• ACTION ITEM: Condense the paragraph of the Tacaribe virus abstract that begins "Tacaribe virus (TCRV) is a nonpathogenic" into a short bulleted list that keeps its main facts.

• PAGE TEXT:

Tacaribe arenavirus uses macropinocytosis as an alternative entry pathway

ROLDAN, J. S.; FORLENZA, M. B.; CANDURRA, N. A.

Rosario

Congreso; L Reunion SAIB; 2014

Tacaribe virus (TCRV) is a nonpathogenic member of the New World (NW) arenavirus family where pathogenic viruses such as Junin virus are found. NW arenaviruses utilize the transferrin receptor 1 (TfR1) from their natural host but pathogenic virus also use the human one. The main goal of this work is to characterize the alternative TCRV entry pathway and the role of the hTfR in it. We use CHO, TRVb (which luck endogenous TfR1) and TRVb1 cells (which stably express hTfR1) and treated with different compounds: cytochalasin D (cyt D) and latrunculin A (lat A), which collapse the actin filament; wortmannin (wort), a PI3K inhibitor and amiloride (amil), an inhibitor of the Na+/H+-exchanger. Wild type (wt) and dominant negative (dn) construction of Rab5 and Rab7 (early and late endosome marker respectably) were also used. After treatment with the drugs or transfections, cells were infected with TCRV. We quantify viral production and percentage of infected cells. In CHO, TRVb and TRVb1 cells, cyt D and lat A inhibit both parameters (70-90%) but wort and amil only reduce these parameters in TRVb1 cells (50-60%). In regard to Rab 5 and Rab7 dn, a reduction on TCRV infection was found only in TRVb and TRVb1 cells (50-70%). These results allow us to postulate that TCRV may use the macropinocytosis pathway to enter in TRVb1 cells and this could be a secondary pathway use in CHO and TRVb cells.

(Dataset entries)
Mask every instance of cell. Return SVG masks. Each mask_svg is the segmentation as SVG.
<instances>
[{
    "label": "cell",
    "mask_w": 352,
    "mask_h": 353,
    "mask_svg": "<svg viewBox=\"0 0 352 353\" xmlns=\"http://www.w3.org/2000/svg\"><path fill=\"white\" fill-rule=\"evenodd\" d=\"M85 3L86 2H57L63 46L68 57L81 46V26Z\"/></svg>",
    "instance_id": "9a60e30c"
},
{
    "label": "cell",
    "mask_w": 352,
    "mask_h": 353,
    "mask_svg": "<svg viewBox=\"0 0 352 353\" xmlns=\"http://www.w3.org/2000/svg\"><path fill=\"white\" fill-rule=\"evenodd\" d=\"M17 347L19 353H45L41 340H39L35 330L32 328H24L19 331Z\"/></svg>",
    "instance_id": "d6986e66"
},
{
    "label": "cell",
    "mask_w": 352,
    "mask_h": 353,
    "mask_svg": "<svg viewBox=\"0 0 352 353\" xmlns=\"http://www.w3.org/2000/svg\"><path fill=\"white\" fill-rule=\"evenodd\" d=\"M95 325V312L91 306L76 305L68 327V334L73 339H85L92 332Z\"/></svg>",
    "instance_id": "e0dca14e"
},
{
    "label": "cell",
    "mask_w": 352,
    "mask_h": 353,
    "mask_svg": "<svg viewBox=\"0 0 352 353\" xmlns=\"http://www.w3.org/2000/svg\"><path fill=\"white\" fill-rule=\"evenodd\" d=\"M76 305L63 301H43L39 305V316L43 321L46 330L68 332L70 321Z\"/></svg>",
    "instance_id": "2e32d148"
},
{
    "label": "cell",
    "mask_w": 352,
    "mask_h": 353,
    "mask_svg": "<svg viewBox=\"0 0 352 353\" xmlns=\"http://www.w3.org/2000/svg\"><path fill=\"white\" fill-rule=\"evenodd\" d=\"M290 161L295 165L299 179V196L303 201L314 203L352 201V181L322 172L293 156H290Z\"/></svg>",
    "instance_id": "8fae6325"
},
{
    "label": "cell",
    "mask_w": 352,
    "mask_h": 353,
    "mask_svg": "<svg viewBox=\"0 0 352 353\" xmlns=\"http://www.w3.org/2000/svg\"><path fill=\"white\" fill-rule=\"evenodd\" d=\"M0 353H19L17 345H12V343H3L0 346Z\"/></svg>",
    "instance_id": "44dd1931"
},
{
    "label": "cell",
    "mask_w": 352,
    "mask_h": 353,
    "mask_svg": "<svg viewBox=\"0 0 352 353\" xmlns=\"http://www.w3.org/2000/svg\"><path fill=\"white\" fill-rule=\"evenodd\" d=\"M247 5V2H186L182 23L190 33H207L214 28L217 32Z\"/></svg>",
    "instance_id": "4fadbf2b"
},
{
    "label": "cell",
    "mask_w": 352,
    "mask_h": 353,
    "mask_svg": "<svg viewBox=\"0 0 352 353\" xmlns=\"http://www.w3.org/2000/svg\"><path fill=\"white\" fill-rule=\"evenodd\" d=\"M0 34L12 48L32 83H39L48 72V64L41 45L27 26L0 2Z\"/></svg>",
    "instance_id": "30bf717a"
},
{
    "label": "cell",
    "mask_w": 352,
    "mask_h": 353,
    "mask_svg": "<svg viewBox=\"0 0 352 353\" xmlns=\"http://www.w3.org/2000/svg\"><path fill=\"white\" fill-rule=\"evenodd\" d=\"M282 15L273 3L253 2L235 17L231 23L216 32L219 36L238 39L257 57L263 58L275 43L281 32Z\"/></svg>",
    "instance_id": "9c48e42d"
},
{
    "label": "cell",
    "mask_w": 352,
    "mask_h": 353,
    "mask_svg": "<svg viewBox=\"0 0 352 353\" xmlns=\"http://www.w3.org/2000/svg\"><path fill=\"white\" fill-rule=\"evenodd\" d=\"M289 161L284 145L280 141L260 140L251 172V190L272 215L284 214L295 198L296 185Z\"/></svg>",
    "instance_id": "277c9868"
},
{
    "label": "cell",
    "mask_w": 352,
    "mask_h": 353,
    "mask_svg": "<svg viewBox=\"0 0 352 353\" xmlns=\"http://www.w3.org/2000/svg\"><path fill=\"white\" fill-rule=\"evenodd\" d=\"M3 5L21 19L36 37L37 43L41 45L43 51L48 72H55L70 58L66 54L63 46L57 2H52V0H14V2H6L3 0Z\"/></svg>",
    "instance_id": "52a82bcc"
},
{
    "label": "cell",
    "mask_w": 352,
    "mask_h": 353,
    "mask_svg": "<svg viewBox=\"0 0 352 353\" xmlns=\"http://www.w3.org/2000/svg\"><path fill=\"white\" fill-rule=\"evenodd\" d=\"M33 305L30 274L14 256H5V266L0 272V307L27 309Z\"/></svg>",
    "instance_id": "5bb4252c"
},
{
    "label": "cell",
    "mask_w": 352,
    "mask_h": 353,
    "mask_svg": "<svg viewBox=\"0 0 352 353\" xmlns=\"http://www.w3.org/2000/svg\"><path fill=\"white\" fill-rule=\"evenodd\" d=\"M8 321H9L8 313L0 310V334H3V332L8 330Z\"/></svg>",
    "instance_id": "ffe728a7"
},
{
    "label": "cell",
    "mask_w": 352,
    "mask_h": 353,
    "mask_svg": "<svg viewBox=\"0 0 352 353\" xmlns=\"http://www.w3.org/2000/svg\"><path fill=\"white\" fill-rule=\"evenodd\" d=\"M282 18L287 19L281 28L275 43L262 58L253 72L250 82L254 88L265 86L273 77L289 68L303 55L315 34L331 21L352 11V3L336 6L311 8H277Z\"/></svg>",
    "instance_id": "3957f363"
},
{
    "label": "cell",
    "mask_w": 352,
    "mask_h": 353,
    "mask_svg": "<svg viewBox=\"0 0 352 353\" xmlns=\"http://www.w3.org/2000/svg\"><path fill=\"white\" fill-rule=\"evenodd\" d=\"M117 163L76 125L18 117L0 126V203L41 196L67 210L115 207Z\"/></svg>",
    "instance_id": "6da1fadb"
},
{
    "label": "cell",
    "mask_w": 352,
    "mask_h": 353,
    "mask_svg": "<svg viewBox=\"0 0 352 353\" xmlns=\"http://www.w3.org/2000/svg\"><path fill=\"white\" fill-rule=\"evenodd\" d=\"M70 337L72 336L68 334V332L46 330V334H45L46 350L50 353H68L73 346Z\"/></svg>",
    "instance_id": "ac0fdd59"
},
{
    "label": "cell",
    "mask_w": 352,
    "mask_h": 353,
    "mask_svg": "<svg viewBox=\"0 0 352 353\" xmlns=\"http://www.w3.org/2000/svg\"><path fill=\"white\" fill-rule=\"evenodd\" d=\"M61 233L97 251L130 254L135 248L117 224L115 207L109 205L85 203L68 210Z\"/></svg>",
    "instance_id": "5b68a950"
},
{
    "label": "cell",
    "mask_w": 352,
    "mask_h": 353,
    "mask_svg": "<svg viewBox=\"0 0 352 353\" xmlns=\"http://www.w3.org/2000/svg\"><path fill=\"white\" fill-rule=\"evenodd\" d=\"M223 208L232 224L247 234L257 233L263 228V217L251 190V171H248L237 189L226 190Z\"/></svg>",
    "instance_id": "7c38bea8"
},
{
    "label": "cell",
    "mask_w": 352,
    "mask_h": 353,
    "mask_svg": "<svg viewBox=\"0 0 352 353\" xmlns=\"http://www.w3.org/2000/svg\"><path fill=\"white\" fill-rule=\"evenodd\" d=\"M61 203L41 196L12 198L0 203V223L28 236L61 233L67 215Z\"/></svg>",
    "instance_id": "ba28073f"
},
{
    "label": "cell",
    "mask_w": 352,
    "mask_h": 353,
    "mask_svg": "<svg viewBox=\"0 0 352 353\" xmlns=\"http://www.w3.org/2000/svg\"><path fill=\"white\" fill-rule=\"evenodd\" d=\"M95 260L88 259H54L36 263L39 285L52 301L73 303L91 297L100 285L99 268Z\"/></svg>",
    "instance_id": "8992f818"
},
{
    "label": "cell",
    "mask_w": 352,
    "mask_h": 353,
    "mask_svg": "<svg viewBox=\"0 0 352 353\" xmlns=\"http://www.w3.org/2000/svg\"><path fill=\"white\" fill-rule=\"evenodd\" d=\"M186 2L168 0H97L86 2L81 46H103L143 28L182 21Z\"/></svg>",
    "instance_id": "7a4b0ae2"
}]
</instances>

• RESPONSE BELOW:
- Tacaribe virus (TCRV) is a nonpathogenic New World arenavirus. Pathogenic members of this family include Junin virus.
- New World arenaviruses use transferrin receptor 1 (TfR1) from their natural host. Pathogenic ones also use the human TfR1.
- Goal: characterize TCRV's alternative entry pathway and the role of hTfR in it.
- Cells: CHO, TRVb (no endogenous TfR1) and TRVb1 (stably expressing hTfR1).
- Treatments:
  - cytochalasin D and latrunculin A, which collapse actin filaments
  - wortmannin, a PI3K inhibitor
  - amiloride, a Na+/H+-exchanger inhibitor
  - wild-type and dominant negative Rab5 and Rab7, markers of early and late endosomes
- After treatment or transfection, cells were infected with TCRV. Viral production and the percentage of infected cells were measured.
- Results:
  - Cytochalasin D and latrunculin A reduced both measures by 70-90% in all three cell lines.
  - Wortmannin and amiloride reduced them by 50-60% only in TRVb1 cells.
  - Dominant negative Rab5 and Rab7 reduced infection by 50-70% only in TRVb and TRVb1 cells.
- Conclusion: TCRV may enter TRVb1 cells by macropinocytosis. This could be a secondary pathway in CHO and TRVb cells.